In other blog articles I’ve written, I’ve discussed why joint ownership can be a bad thing. With a bank account (where federal law applies), either joint owner can (and yes, they have) cash out the entire account and hightail it for the hills. With other assets (where state law applies), neither joint owner can do anything without the other joint owner joining with them. In addition, if either joint owner gets sued, that account or piece of property can be taken to collect the debt.
In the case of a married couple, things are a little different. When a married couple owns property jointly, it is treated as “tenancy by the entirety” (“TBE”) property. What that means is that the TBE property cannot be taken to collect a debt against one of the spouses, but not the other. This law is a way to protect marriages and families. Marital property could only be taken to collect the joint debt of a married couple, but not the separate debts of married individuals. That’s why a mortgage company always requires both spouses to sign off on the mortgage and loan.

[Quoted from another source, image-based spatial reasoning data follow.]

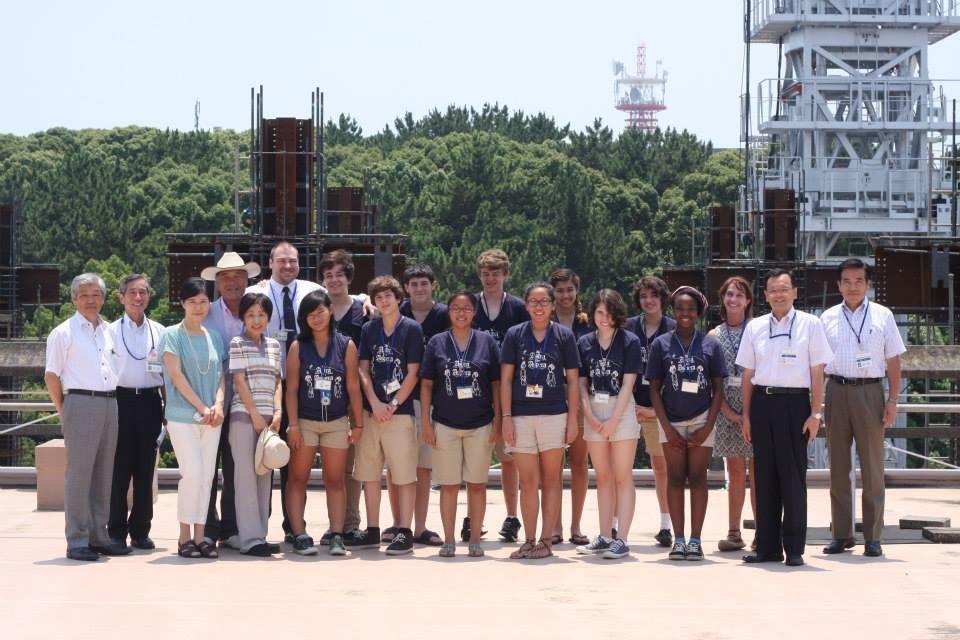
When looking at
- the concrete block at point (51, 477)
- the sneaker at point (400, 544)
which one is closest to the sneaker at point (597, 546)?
the sneaker at point (400, 544)

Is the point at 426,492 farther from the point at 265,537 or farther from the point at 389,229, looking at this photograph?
the point at 389,229

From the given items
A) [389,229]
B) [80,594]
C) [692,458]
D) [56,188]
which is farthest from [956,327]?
[56,188]

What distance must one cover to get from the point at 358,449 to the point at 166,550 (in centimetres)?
126

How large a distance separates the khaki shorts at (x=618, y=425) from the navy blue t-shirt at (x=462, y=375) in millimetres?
598

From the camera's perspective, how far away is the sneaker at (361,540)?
8938 mm

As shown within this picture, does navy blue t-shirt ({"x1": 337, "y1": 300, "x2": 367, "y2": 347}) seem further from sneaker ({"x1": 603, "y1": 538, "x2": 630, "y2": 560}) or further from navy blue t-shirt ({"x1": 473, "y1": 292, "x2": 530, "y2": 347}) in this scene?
sneaker ({"x1": 603, "y1": 538, "x2": 630, "y2": 560})

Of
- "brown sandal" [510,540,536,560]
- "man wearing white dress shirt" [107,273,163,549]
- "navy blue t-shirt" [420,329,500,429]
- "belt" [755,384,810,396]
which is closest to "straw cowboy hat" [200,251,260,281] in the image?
"man wearing white dress shirt" [107,273,163,549]

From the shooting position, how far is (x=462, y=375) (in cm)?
870

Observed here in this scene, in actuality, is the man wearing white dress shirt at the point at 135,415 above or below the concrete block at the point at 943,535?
above

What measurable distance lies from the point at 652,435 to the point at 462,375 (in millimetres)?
→ 1419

Until 2011, property held by a husband and wife in a joint trust lost that TBE protection. Although it didn’t seem to make sense, if a husband and wife transferred their TBE assets into a joint trust, the transferred assets lost the TBE protection. Go figure. We planned around that with nonprobate transfer options, but it was not really a good solution.
In 2011, the Missouri legislature fixed this oddity. They created what are called “Qualified Spousal Trusts” (“QSTs”). A QST is a joint trust (and it doesn’t matter when it was created) between a husband and wife. The trust must provide either that: (i) the trust assets are held and administered in one trust for the benefit of both spouses, the trust can be revoked by either or both spouses during life, and each spouse has the right to receive trust distributions; or (ii) the trust assets are held and administered in separate shares of a single trust for the separate spouses, with each share revocable by either spouse individually with respect to his or her share, and each spouse has the right to receive income from their separate share. Although this is kind of complicated, it’s a great idea.

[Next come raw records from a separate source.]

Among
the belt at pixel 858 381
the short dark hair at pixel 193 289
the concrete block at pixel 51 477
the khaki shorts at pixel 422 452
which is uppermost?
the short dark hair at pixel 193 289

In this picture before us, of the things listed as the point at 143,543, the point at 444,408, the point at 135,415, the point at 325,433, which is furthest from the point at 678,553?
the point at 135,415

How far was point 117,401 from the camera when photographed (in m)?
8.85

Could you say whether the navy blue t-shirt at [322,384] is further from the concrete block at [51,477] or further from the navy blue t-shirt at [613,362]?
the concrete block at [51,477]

The one quirk in Missouri law for QST’s was that to obtain TBE protection in a QST, the property had to be transferred into the trust as TBE property. What that meant was that assets transferred into a QST as separate property did not receive TBE protection.
It’s funny how many non-TBE assets people receive: direct deposit paycheck; pension payments; Social Security payments; and IRA distributions, just to name a few. When non-TBE assets were mixed with TBE assets, it looked like the QST protections were lost, although I never saw those cases. Still, it was a potential problem.
The way we got around this dilemma was that we had spouses keep their joint checking accounts out of the QST. We have the spouses designate their joint checking account as the recipient of all of their non-TBE payments. And then we had the clients put a transfer-on-death beneficiary designation on their checking account so that on the death of the second of them to die, the checking account would automatically rollover into the QST it was kind of an involve strategy, but it worked.
We all kind of figured that the legislature would get around to resolving this odd situation, and over time, they did. Beginning in 2015 married couples could transfer non-TBE assets (whether real estate, bank accounts, or investments) into a QST and still receive TBE protection. This really simplifies the process for married couples with a joint trust. I like when we can simplify things for clients.
Things are tough enough without adding extra administrative layers. It was nice of our legislators to make life a little easier.